Orders for trailers dropped by 32% compared to the same month last year, while backlogs decreased by 28%. Shipments followed a similar pattern, falling by 26% year-over-year. This industry-wide decline is reflected in Wabash’s financial performance, with revenue declining 25.44% over the last twelve months. Shlisky pointed out that these statistics suggest a lack of confidence among fleets to place orders beyond immediate needs, which he attributed to concerns over tariffs and broader macroeconomic issues.

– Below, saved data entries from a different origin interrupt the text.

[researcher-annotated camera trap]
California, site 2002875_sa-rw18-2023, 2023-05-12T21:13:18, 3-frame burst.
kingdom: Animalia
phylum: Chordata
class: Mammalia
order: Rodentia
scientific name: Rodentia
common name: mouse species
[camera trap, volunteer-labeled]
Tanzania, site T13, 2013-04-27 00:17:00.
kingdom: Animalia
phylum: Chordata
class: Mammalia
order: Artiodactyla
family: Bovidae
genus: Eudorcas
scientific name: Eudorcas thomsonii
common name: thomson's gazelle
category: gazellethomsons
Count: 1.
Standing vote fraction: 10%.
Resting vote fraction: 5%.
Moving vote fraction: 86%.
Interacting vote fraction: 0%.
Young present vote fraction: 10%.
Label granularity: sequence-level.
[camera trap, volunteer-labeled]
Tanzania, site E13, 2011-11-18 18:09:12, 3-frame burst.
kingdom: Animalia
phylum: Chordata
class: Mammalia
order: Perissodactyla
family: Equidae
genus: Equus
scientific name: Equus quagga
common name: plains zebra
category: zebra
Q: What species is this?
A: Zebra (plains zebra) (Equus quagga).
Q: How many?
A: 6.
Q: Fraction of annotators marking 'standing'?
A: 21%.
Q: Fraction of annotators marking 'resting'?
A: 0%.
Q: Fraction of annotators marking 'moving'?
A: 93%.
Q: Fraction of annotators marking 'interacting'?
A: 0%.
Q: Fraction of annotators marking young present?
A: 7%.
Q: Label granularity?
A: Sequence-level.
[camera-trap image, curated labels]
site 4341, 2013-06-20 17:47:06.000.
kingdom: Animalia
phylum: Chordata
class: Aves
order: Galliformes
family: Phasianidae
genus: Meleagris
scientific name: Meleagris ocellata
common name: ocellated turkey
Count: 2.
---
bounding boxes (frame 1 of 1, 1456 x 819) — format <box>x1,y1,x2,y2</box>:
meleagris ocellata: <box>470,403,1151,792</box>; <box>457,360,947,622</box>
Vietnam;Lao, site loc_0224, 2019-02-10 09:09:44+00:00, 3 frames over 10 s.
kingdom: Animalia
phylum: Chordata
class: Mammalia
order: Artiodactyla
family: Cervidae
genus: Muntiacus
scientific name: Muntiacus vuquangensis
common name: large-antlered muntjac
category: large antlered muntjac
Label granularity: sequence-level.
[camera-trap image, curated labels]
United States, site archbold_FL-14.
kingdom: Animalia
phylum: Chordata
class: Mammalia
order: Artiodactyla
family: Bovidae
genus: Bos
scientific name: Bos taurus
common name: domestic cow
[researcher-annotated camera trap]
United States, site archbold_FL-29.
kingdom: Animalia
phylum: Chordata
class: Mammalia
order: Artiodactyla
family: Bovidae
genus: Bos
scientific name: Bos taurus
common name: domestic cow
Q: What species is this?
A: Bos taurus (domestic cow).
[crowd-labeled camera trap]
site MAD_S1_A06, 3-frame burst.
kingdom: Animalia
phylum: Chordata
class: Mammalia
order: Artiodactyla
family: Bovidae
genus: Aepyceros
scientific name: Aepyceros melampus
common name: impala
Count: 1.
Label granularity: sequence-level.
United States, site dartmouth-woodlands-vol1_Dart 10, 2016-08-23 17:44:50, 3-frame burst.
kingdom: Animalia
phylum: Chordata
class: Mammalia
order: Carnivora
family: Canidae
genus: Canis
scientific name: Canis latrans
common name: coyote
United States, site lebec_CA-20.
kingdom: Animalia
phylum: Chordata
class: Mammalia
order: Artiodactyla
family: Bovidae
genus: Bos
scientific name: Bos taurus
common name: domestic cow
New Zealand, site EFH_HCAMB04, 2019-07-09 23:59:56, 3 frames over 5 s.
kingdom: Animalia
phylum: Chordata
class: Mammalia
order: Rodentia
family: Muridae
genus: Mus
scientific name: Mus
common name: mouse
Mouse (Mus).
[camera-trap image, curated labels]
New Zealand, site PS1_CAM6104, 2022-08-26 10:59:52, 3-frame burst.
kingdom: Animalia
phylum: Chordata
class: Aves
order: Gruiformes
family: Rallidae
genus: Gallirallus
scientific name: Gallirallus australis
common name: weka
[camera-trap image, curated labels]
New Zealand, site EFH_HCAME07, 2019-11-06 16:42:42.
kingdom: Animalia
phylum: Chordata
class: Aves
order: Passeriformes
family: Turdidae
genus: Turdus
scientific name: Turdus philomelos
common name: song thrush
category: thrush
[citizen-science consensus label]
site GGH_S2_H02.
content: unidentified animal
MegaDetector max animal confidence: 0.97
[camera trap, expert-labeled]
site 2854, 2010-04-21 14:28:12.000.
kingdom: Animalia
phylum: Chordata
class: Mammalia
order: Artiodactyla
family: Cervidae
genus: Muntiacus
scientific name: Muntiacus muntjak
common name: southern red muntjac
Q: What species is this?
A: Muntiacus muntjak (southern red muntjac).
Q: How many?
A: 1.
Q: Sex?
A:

Retailers and manufacturers are reportedly adopting a cautious tone in the near term. Despite a modest recovery in Wabash National’s stock, the analyst expressed that the current data does not provide optimism for a near-term turnaround in the trailer sector. InvestingPro analysis suggests the stock is slightly undervalued at current levels, with additional ProTips indicating management’s aggressive share buybacks and strong free cash flow yield. The report suggests that the company, and perhaps the industry at large, faces ongoing challenges as market players navigate a cautious economic landscape.
Wabash National’s stock performance will continue to be influenced by industry trends and macroeconomic factors. Investors and stakeholders in the company may be watching closely for any signs of improvement or further decline in the trailer-manufacturing sector as they assess the potential for growth and recovery. For a comprehensive analysis of Wabash National’s prospects, including 13 additional ProTips and detailed financial metrics, check out the full research report available on InvestingPro.
In other recent news, Wabash National Corporation reported its first-quarter 2025 earnings, revealing significant shortfalls in both earnings per share (EPS) and revenue. The company posted an EPS of -$0.58, missing the forecasted -$0.26, while revenue came in at $381 million, falling short of the projected $414.55 million. These results have led to a downgrade in Wabash’s credit ratings by both S&P Global Ratings and Moody’s, citing weaker cash flows and higher leverage. Moody’s downgraded the corporate family rating to B1 from Ba3, while S&P lowered the credit rating to ’B+’ from ’BB-’.
S&P Global Ratings anticipates some improvement in trailer deliveries by 2026, which could enhance the company’s credit measures. Meanwhile, Wabash announced a regular quarterly dividend of $0.08 per share, payable on July 24, reflecting its ongoing commitment to shareholder value. The company is also appealing a significant legal verdict, with punitive damages reduced to $108 million from an initial $450 million, adding uncertainty to its financial outlook. Despite these challenges, Wabash is expanding its Trailers as a Service (TaaS) fleet and parts services, aiming for positive EPS in the latter half of 2025.